(Questions about scene geometry)
>> START

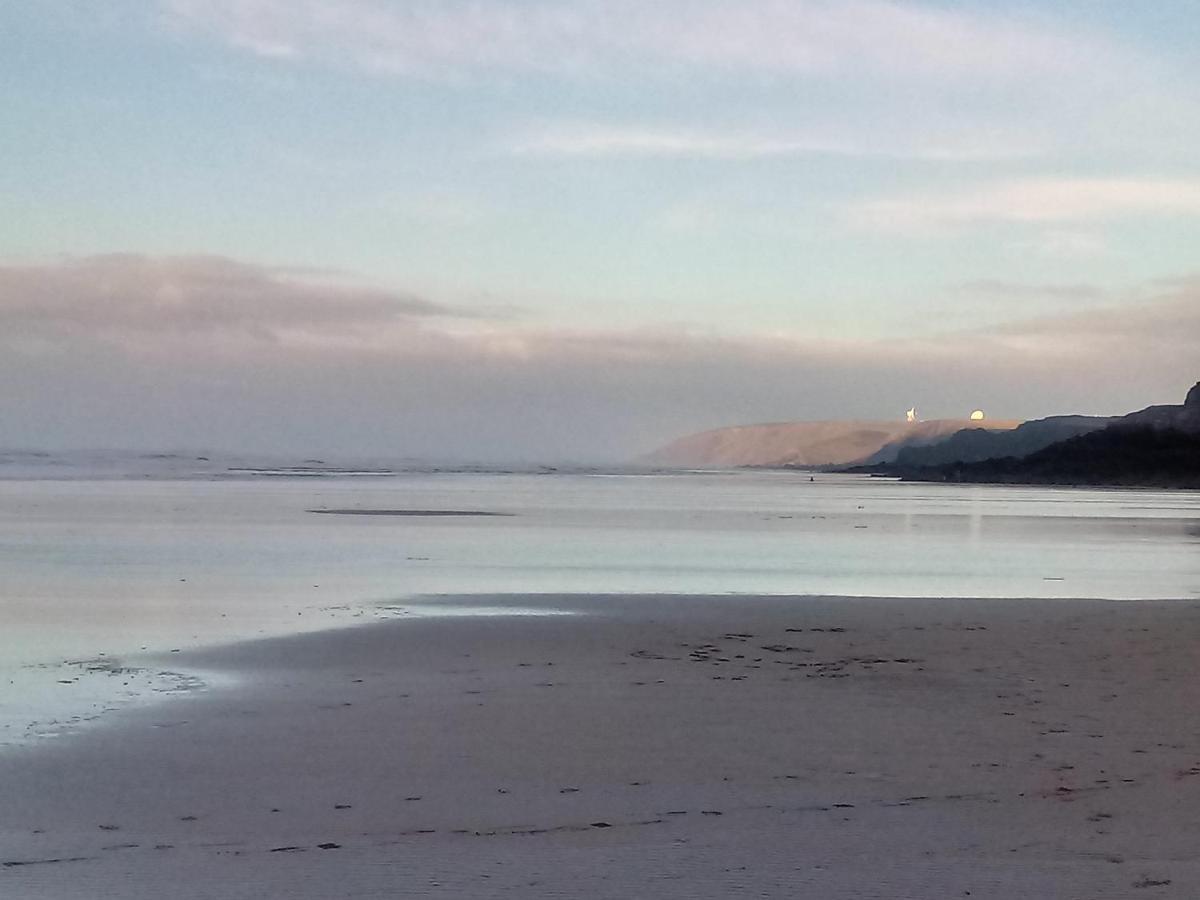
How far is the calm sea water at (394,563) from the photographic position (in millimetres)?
13305

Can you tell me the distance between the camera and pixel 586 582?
2011 cm

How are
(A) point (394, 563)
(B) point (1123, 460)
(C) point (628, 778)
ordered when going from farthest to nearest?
(B) point (1123, 460), (A) point (394, 563), (C) point (628, 778)

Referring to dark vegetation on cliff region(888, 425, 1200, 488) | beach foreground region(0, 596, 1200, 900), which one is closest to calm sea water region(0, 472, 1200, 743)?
beach foreground region(0, 596, 1200, 900)

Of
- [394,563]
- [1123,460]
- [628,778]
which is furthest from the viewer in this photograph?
[1123,460]

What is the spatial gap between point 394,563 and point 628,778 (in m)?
15.9

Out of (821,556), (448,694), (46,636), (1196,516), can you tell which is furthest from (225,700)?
(1196,516)

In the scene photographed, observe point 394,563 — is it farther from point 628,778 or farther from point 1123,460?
point 1123,460

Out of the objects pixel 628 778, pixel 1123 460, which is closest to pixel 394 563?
pixel 628 778

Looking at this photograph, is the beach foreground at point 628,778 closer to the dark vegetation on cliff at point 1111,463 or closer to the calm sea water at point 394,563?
the calm sea water at point 394,563

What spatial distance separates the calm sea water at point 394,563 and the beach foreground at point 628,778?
1.39 m

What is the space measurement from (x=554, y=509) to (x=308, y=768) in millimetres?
37262

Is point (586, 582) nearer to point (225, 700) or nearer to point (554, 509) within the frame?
point (225, 700)

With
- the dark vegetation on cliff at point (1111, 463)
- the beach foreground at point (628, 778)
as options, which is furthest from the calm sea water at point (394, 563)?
the dark vegetation on cliff at point (1111, 463)

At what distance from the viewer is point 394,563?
2316 centimetres
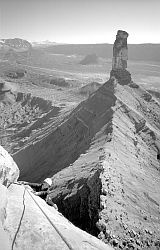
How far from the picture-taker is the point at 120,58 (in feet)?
186

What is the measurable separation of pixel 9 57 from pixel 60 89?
95.9m

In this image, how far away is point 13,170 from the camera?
14836 mm

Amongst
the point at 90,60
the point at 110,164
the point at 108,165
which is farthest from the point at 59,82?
the point at 90,60

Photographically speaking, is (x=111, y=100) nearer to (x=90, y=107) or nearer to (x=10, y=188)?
(x=90, y=107)

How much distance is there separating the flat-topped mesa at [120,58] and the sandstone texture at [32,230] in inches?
1803

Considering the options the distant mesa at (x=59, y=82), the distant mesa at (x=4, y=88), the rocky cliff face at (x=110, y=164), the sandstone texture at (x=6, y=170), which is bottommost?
the rocky cliff face at (x=110, y=164)

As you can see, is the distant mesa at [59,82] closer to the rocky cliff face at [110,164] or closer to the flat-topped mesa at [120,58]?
the flat-topped mesa at [120,58]

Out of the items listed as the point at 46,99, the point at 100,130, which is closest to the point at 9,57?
→ the point at 46,99

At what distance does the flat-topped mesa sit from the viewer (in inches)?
2229

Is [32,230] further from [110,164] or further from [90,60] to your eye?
[90,60]

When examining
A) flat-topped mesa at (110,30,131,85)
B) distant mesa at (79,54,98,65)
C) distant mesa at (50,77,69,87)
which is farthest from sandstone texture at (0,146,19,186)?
distant mesa at (79,54,98,65)

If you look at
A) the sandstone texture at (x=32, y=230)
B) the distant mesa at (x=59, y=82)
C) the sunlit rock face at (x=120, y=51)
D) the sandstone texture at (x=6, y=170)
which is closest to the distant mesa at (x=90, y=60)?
the distant mesa at (x=59, y=82)

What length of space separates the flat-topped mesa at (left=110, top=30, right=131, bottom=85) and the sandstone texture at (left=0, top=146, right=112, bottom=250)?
45.8 metres

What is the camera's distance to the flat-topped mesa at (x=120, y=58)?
56.6 metres
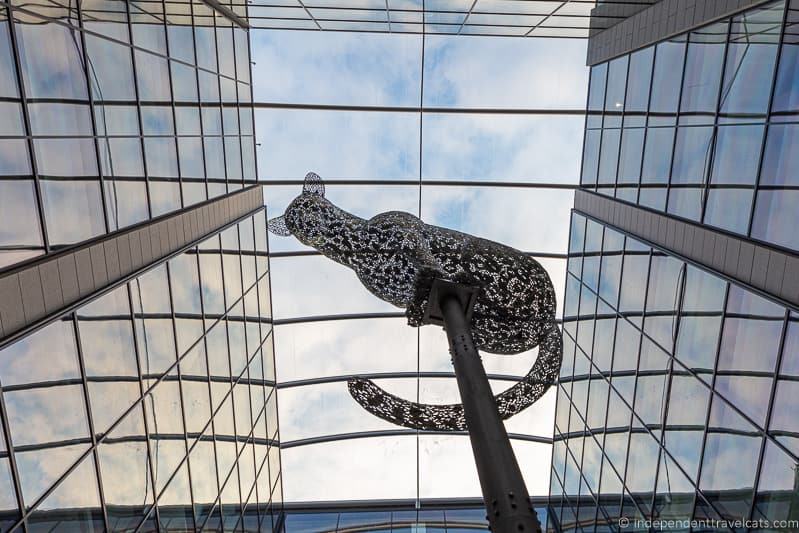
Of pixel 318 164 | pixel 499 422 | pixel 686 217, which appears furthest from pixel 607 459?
pixel 318 164

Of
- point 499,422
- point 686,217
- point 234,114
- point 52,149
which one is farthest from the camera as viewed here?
point 234,114

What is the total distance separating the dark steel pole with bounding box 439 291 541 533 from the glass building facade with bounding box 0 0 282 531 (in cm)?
528

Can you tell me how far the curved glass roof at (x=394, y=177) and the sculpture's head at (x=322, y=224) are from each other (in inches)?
296

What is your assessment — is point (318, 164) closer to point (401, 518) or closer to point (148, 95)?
point (148, 95)

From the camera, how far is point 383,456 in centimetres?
2375

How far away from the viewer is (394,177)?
66.2 feet

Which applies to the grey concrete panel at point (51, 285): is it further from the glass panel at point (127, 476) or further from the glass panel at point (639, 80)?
the glass panel at point (639, 80)

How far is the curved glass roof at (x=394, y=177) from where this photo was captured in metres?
19.1

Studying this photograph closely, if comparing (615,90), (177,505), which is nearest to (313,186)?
(177,505)

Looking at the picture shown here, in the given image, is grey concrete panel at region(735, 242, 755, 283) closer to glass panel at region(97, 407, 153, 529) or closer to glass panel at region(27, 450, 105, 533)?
glass panel at region(97, 407, 153, 529)

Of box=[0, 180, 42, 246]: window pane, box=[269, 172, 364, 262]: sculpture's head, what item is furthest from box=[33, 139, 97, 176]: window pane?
box=[269, 172, 364, 262]: sculpture's head

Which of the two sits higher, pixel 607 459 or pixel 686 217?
pixel 686 217

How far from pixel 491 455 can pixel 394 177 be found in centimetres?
1493

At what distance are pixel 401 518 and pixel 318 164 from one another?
1465 cm
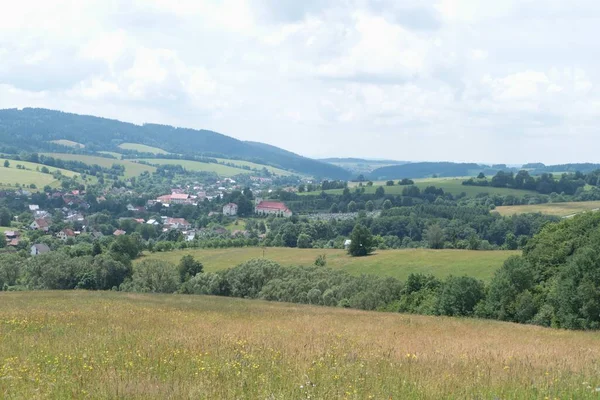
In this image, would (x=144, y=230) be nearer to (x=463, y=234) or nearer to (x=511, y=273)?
(x=463, y=234)

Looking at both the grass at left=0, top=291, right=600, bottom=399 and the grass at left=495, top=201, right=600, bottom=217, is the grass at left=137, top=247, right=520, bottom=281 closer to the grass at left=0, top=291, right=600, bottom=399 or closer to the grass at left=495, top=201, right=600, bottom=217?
the grass at left=0, top=291, right=600, bottom=399

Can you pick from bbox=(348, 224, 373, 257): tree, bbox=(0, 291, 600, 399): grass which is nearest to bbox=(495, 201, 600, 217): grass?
bbox=(348, 224, 373, 257): tree

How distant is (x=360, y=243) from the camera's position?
104m

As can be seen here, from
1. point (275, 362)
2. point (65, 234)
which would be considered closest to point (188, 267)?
point (275, 362)

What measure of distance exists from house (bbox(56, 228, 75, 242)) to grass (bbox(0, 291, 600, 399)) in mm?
152453

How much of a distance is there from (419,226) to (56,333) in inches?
6292

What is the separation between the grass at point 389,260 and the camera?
79.4 m

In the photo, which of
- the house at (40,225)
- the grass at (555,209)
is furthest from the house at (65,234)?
the grass at (555,209)

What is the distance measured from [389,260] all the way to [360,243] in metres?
10.7

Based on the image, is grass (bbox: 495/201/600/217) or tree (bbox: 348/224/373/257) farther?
grass (bbox: 495/201/600/217)

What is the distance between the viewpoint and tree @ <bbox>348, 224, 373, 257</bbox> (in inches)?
4085

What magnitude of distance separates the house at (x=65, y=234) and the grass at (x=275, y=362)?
152453 millimetres

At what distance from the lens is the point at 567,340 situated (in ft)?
62.2

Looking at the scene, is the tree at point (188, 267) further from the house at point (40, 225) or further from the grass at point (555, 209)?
the grass at point (555, 209)
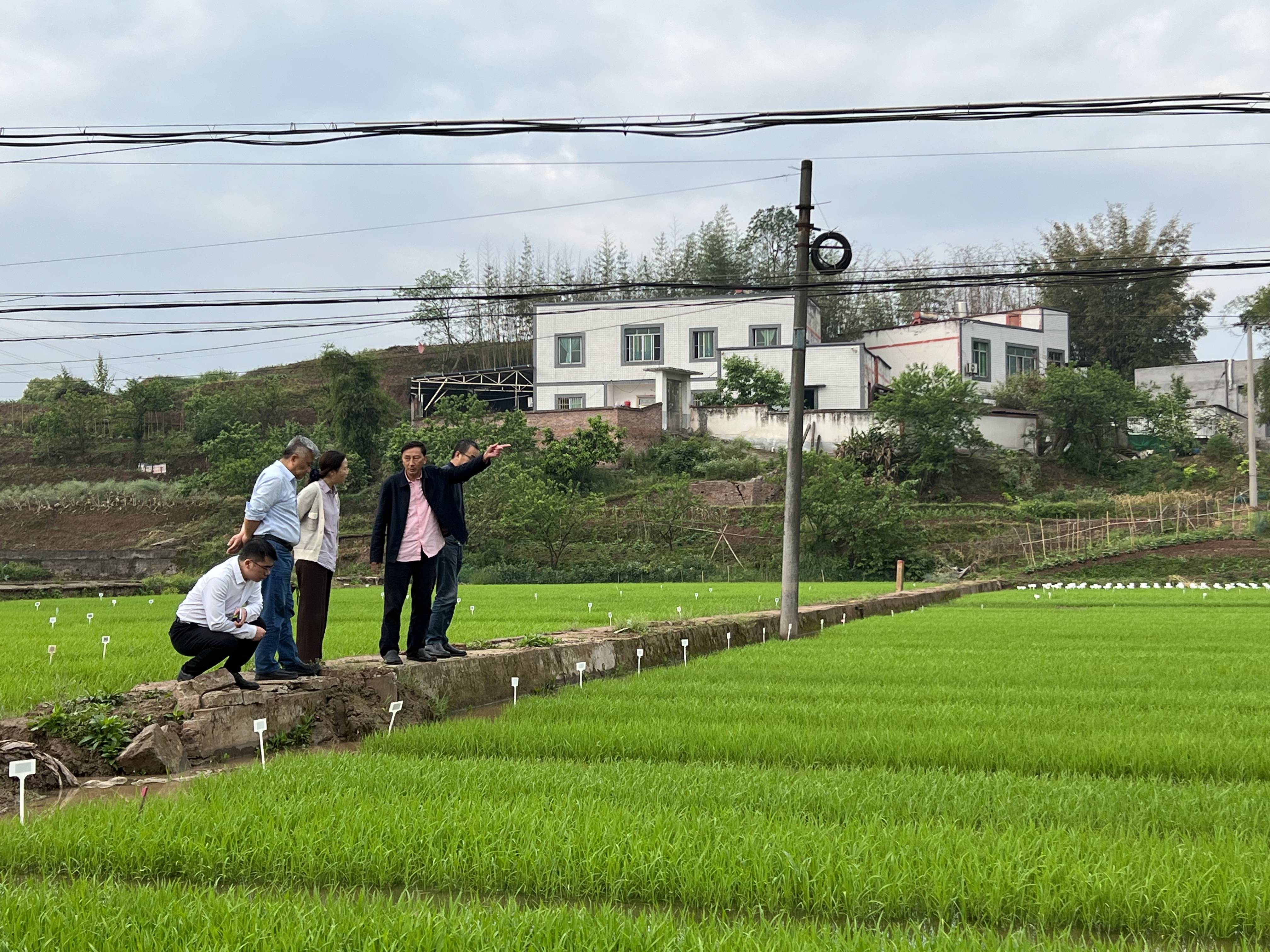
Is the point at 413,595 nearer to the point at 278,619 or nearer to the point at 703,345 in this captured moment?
the point at 278,619

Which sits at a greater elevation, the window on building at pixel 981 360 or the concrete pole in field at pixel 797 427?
the window on building at pixel 981 360

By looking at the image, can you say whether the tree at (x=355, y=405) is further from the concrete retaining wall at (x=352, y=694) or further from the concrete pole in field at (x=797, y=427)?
the concrete retaining wall at (x=352, y=694)

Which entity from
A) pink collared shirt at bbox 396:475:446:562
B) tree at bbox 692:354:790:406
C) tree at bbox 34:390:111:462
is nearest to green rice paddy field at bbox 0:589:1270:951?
pink collared shirt at bbox 396:475:446:562

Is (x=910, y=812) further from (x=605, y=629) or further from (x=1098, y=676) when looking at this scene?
(x=605, y=629)

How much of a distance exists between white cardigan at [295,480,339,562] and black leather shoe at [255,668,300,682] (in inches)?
40.2

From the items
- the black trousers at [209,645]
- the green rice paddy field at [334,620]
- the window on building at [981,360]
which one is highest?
the window on building at [981,360]

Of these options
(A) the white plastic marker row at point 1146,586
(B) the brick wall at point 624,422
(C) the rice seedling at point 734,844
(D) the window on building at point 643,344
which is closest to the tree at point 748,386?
(B) the brick wall at point 624,422

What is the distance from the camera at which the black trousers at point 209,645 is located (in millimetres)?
6625

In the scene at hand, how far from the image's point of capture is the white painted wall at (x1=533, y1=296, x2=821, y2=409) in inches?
2013

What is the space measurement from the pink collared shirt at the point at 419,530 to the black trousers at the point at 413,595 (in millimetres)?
58

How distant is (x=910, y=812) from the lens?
15.0 ft

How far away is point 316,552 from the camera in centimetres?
786

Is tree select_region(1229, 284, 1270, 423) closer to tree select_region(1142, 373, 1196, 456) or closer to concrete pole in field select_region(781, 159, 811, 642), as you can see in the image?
tree select_region(1142, 373, 1196, 456)

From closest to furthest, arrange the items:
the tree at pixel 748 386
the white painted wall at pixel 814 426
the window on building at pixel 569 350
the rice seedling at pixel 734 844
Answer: the rice seedling at pixel 734 844
the white painted wall at pixel 814 426
the tree at pixel 748 386
the window on building at pixel 569 350
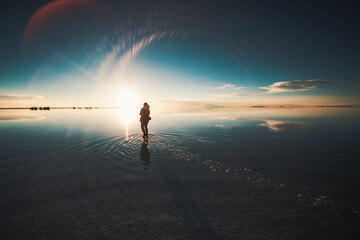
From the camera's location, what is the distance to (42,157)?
36.1ft

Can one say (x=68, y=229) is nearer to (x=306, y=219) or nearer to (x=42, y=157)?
(x=306, y=219)

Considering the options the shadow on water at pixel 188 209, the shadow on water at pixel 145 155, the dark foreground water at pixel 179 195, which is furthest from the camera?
the shadow on water at pixel 145 155

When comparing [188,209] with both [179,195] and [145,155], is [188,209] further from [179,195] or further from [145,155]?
[145,155]

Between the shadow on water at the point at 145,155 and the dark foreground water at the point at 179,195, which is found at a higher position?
the shadow on water at the point at 145,155

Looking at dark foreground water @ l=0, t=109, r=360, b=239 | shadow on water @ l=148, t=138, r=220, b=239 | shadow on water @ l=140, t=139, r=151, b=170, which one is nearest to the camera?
shadow on water @ l=148, t=138, r=220, b=239

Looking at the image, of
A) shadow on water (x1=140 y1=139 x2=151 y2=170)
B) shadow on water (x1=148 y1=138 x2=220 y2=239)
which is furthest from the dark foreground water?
shadow on water (x1=140 y1=139 x2=151 y2=170)

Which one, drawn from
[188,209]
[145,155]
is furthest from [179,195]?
[145,155]

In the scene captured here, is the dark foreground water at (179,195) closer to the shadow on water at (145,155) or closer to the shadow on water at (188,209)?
the shadow on water at (188,209)

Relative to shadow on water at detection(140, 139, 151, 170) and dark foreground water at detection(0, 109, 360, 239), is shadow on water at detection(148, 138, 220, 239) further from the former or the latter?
shadow on water at detection(140, 139, 151, 170)

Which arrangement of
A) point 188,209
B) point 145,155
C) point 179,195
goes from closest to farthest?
point 188,209 → point 179,195 → point 145,155

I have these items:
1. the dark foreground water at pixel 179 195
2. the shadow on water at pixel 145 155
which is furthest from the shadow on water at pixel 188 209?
the shadow on water at pixel 145 155

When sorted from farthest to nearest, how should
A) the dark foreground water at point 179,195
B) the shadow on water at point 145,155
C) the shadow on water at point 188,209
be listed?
the shadow on water at point 145,155
the dark foreground water at point 179,195
the shadow on water at point 188,209

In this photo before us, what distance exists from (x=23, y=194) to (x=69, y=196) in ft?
6.29

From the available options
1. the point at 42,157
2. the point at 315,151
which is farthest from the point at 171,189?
the point at 315,151
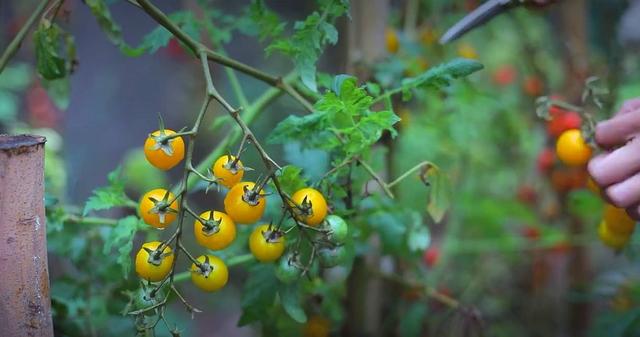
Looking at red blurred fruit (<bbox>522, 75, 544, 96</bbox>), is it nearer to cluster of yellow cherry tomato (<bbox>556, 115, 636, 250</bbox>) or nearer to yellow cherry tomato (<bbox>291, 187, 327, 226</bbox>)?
cluster of yellow cherry tomato (<bbox>556, 115, 636, 250</bbox>)

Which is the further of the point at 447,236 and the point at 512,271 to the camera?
the point at 512,271

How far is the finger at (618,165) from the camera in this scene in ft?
2.47

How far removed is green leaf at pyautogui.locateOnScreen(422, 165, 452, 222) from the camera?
0.88 metres

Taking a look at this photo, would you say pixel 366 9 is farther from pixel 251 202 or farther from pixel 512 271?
pixel 512 271

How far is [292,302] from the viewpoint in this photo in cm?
80

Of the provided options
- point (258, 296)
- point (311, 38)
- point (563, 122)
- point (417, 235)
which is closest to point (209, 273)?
point (258, 296)

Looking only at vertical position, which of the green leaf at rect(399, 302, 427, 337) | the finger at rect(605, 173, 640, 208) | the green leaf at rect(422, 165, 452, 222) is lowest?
the green leaf at rect(399, 302, 427, 337)

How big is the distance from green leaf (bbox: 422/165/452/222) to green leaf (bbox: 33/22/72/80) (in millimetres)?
475

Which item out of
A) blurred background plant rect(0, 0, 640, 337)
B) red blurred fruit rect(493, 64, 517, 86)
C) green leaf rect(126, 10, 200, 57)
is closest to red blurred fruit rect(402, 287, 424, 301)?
blurred background plant rect(0, 0, 640, 337)

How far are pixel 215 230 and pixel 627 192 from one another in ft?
1.46

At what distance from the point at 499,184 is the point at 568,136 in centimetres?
127

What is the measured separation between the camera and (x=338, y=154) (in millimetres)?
864

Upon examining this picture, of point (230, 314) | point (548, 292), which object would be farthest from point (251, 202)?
point (230, 314)

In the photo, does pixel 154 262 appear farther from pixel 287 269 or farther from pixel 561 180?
pixel 561 180
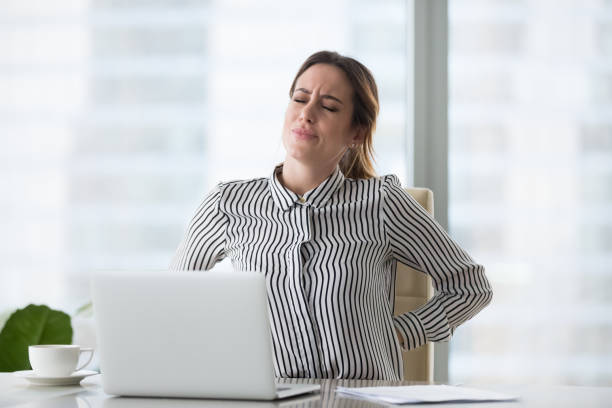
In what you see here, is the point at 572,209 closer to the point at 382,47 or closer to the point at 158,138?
the point at 382,47

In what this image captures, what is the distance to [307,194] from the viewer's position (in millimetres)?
1745

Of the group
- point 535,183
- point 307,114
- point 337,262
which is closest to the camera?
point 337,262

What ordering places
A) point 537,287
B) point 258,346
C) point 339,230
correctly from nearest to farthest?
point 258,346
point 339,230
point 537,287

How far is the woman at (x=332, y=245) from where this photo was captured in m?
1.65

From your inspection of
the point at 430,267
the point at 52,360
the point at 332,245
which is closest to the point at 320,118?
the point at 332,245

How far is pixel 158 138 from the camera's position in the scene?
2.60 m

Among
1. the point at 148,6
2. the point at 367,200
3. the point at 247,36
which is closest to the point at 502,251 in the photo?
the point at 367,200

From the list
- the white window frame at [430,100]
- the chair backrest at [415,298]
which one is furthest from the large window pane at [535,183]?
the chair backrest at [415,298]

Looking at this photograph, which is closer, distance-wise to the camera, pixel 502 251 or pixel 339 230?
pixel 339 230

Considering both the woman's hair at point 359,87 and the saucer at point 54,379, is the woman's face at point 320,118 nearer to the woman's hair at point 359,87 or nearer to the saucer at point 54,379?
the woman's hair at point 359,87

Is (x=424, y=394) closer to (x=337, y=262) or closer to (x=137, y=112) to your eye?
(x=337, y=262)

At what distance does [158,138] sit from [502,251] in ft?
4.15

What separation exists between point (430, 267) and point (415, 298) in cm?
13

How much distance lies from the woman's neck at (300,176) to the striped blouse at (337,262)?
0.03 meters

>> END

STATED GOAL:
Retype the lines from the very first one through the line containing "(B) point (1123, 460), (A)", both ends included, leaving out the pictures.

FULL ANSWER:
How far is the calm sea water at (394,563) from the photographic position (in millimetres)?
13305

Can you tell me the distance between the camera and pixel 586 582?
2011 cm

How are
(A) point (394, 563)
(B) point (1123, 460)
(C) point (628, 778)
ordered when going from farthest to nearest?
(B) point (1123, 460), (A) point (394, 563), (C) point (628, 778)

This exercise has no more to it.